Hi all, Some time ago I was converted polytex to plain c. In polytex asm source, parameters passed with modifying the code in memory. This sparked some thoughts in my mind. I'm doing research about how old programs was written on very limited machines (like 486 or even 6502) partly because code efficiency tends to increase when going past. I think these programing practices are passing unknown in favor of high level coding. I want to reveal (and maybe document later) this tricks even today's operating systems started to declare some of this practices as illegal. As he did this style of programming before, I have some questions specially to Ken, but don't hestitate to share your thougths: * why do you use parameter passing with code modifying instead of register or stack parameter passing? it should be faster than other methods because this asm source was the inner loop of texture mapping * do you know other performance-increasing code modify examples? it can be for even 8-bit cpus
CraigFatman at
Re: Self modifying code
Sometime I'd examined Build Engine source to find the algorithms Ken used for texturing purposes; I tried to employ similar self-modifying routines in my test application. Usage of self-modifying x86 code benefits a lot, sometimes it can work even faster than SSE2-optimized code. However, adapting code to newer instruction sets and effective multithreading are now the primary ways to provide best performance.
Awesoken at
.. even today's operating systems started to declare some of this practices as illegal.
If you are talking about the "Data Execution Prevention" feature of the recent x86 chips, that can by bypassed with a call to VirtualProtect().

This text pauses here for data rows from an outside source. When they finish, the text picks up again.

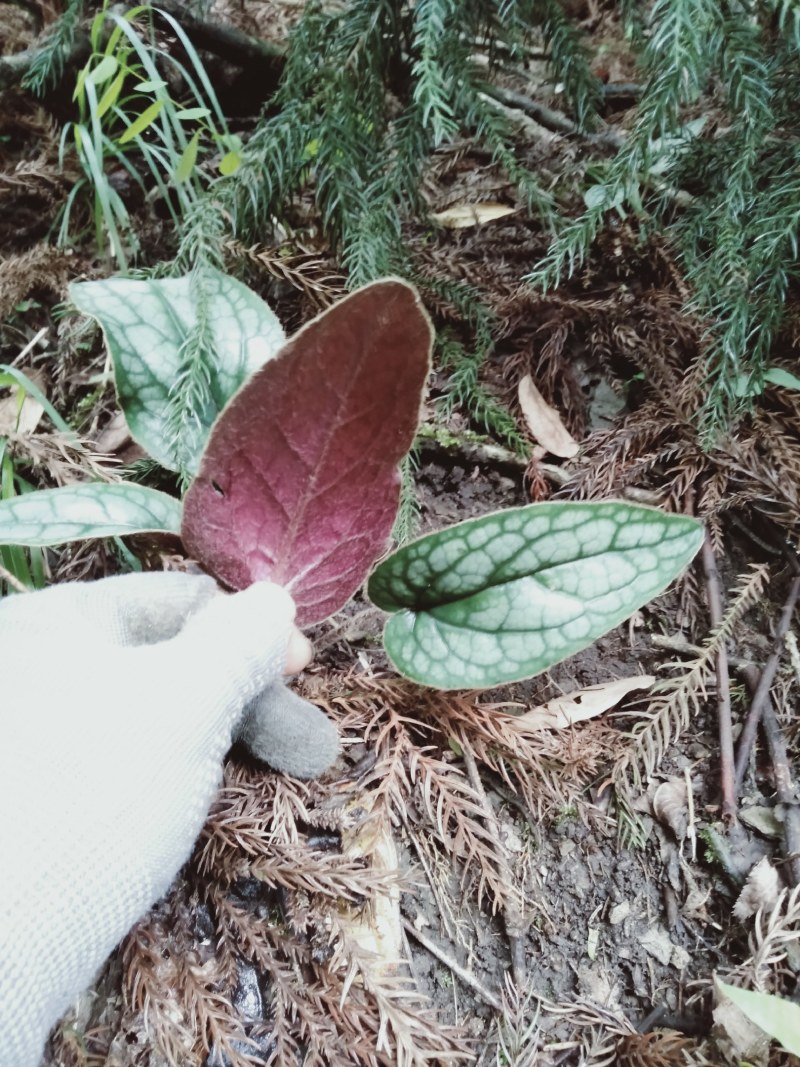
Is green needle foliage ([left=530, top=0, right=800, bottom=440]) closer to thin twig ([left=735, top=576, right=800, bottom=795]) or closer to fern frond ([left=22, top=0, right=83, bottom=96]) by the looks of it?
thin twig ([left=735, top=576, right=800, bottom=795])

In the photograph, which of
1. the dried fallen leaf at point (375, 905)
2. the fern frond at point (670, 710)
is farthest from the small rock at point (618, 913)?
the dried fallen leaf at point (375, 905)

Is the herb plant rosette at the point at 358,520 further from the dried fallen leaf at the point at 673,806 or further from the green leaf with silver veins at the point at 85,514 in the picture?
the dried fallen leaf at the point at 673,806

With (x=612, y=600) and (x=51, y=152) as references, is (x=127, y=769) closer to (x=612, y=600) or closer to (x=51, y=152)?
(x=612, y=600)

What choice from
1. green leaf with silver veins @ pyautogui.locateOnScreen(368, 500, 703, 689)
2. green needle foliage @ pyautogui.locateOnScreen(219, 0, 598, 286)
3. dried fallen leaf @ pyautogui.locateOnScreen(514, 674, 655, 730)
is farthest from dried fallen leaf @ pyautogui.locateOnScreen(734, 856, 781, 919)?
green needle foliage @ pyautogui.locateOnScreen(219, 0, 598, 286)

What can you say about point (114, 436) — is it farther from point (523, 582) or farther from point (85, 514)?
point (523, 582)

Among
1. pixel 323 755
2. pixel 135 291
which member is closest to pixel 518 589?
A: pixel 323 755
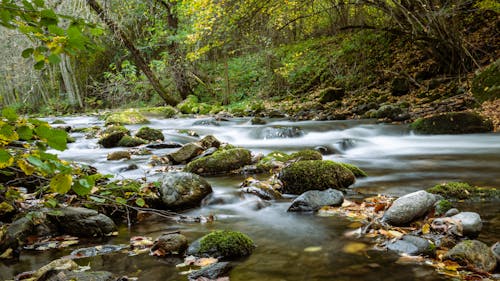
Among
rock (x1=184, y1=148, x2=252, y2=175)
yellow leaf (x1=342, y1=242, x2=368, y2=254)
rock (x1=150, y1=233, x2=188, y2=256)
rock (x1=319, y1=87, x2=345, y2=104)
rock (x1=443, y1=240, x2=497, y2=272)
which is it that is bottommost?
yellow leaf (x1=342, y1=242, x2=368, y2=254)

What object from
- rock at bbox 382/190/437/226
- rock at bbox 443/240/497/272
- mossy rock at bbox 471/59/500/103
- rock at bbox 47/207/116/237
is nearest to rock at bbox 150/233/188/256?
rock at bbox 47/207/116/237

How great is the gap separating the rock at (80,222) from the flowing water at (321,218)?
0.19 meters

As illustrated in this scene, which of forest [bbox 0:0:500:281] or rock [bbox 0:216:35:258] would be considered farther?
rock [bbox 0:216:35:258]

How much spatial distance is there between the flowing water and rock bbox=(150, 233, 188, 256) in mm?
110

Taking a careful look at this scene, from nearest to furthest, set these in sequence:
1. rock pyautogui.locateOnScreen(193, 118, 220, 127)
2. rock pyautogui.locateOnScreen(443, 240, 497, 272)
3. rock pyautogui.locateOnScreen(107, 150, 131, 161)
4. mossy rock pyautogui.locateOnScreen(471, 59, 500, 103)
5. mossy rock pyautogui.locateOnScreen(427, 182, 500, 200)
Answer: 1. rock pyautogui.locateOnScreen(443, 240, 497, 272)
2. mossy rock pyautogui.locateOnScreen(427, 182, 500, 200)
3. rock pyautogui.locateOnScreen(107, 150, 131, 161)
4. mossy rock pyautogui.locateOnScreen(471, 59, 500, 103)
5. rock pyautogui.locateOnScreen(193, 118, 220, 127)

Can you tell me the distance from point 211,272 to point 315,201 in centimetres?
196

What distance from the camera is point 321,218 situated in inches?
157

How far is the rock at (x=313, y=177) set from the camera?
4.93 m

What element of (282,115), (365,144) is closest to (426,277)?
(365,144)

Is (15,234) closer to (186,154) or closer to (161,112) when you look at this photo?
(186,154)

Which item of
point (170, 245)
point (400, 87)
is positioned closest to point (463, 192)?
point (170, 245)

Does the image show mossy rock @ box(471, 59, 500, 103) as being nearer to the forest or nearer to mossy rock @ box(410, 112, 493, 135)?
the forest

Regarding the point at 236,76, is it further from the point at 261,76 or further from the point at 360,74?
the point at 360,74

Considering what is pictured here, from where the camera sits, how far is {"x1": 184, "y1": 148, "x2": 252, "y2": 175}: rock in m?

why do you use parameter passing with code modifying instead of register or stack parameter passing?
I use self-modifying code in the following cases: 1. To save on registers. Any register that is read-only can be replaced with an immediate value in the loop, and modified before it. Some values need to be modified once per polygon; others once per frame. The less often you modify, the greater the benefit. 2. Shifting or rotating by an immediate is faster than a shifting by 'cl'. Usually these need to be modified once per polygon. 3. To save on code space. For example, you might have a long inner loop, where you might want to select between an 'add' and a 'sub'. Note that this is not an optimization, and not usually worth the trouble.
Self-modifying code can still increase performance on modern machines. Multithreading complicates things as it limits what you can modify. Depending on how you split the work, usually things that change once per frame can still use self-modifying code, while things that change once per polygon cannot.
Levent at
Thanks guys. I was waiting for some speedup talk but certanly not expected faster execution than SIMD :D.
If you are talking about the "Data Execution Prevention" feature of the recent x86 chips, that can by bypassed with a call to VirtualProtect().
Actually I wanted to point that we're losing fast ways to programming and even denying these gains to some degree. Openbsd has no way to bypass this security (called W^X, some other type of DEP) as I know for example. This means if we optimize our program with self modifyinng code, it will not run on this platform with these optimizations. (but I should say that openbsd if awesome development platform to finding bugs) Anyway, I expect that performance gain (or loss) with self modifying code is highly fluctate with cpu type, speed, mem speed, code etc. This means if we implement some code parts with SMC, we should time this code parts when program started and use it if it is faster than non-SMC optimized code.
TX at
Awesoken said at
If you are talking about the "Data Execution Prevention" feature of the recent x86 chips, that can by bypassed with a call to VirtualProtect().
I seem to recall investigating the DEP situation in JFDuke a while back and discovered the workaround implemented was completely wrong. I never got around to fixing things up the correct way but the gist of it was that you have to actually create function pointers for all assembly based functions which are self modifying and then allocate a new block of memory via VirtualAlloc(), flagged as executable, to place a copy of the self-modifying code in (which the function pointer would then reference instead of the original address for the function).